When Potter took the job in 2011, even the locals questioned why this former football journeyman had left a stable job in the higher education system to try and resurrect a club that had just been relegated to the fourth tier and were playing in front of 600 people.

“The club was on its knees,” he recalls. “There was a real negativity towards the club, even towards foreign players and coaches.”

What Potter had was an ambitious chairman in Daniel Kindberg and a confidence in his ability after 13 years as a profession­al in English football.

The highlight of his playing career was featuring in Southampto­n’s 6-3 win over Manchester United in 1996, but he quit the game at 30 to take a master’s degree and work as football developmen­t manager at the University of Hull and then Leeds Metropolit­an University. He knew next to nothing about Swedish football when he arrived in Ostersund and embarked on a series of road trips to learn the football culture, before realising the difficulti­es he faced.

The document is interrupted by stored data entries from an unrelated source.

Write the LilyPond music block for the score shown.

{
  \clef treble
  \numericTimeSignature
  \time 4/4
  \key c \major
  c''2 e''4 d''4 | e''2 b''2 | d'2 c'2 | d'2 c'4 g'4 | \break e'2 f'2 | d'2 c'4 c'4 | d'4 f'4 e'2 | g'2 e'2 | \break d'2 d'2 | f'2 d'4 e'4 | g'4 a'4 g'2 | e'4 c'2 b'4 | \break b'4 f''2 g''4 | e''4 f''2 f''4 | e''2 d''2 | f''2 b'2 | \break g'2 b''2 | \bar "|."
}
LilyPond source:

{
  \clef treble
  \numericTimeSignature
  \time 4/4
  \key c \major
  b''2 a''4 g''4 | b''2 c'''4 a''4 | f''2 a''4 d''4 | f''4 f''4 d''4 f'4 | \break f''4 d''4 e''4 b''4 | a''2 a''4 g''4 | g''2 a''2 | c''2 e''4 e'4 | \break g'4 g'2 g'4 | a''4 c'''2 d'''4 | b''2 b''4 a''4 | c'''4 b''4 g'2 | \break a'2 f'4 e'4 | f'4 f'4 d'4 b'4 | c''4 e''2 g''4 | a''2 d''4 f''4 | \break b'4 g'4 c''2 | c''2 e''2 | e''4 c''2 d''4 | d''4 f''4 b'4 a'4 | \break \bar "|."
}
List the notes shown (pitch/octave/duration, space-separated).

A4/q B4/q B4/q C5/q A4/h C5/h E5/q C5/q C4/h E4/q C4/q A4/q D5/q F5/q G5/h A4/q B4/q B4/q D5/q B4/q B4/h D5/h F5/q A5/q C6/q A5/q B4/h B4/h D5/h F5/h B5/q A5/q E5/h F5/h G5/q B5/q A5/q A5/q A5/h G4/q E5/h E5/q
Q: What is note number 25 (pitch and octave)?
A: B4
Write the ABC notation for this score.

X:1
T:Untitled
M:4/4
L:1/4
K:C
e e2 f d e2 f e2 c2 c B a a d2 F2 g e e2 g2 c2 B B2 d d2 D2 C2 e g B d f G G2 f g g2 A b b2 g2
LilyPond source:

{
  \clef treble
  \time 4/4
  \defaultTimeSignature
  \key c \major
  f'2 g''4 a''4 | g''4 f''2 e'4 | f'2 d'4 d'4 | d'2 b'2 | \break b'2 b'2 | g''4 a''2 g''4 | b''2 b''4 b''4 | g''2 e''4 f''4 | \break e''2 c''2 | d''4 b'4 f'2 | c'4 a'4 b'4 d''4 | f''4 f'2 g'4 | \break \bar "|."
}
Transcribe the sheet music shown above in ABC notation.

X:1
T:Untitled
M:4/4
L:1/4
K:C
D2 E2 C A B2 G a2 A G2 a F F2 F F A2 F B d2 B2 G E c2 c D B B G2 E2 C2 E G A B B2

“In the first couple of years it was impossible to get anyone from the south of Sweden to come to Ostersund,” he says. “We had to look at the local area and foreign players who were the right people and characters. We needed to create an identity where people were proud of playing for the club, and to build support from the local businesses and supporters again.”

They did that through clever recruitmen­t, particular­ly of players Potter knew from his days in England, and a formidable team spirit with the community projects at the heart. Promotions in each of Potter’s first two years were followed by a third in 2015, while last season saw an eighth-place finish and a 4-1 victory over IFK Norrkoping in the Swedish Cup final.

That secured their place in Europe, and last week’s stunning victory over a Galatasara­y side including the likes of Bafetimbi Gomis and Fernando Muslera was the type of result that will alert many more to Potter’s progress. “It isn’t right to say that where we are now is a billion miles away from where we were in 2011 – it’s much further than that,” he says.

“Everyone is in a dream world. It’s incredible to have arrived at this point.”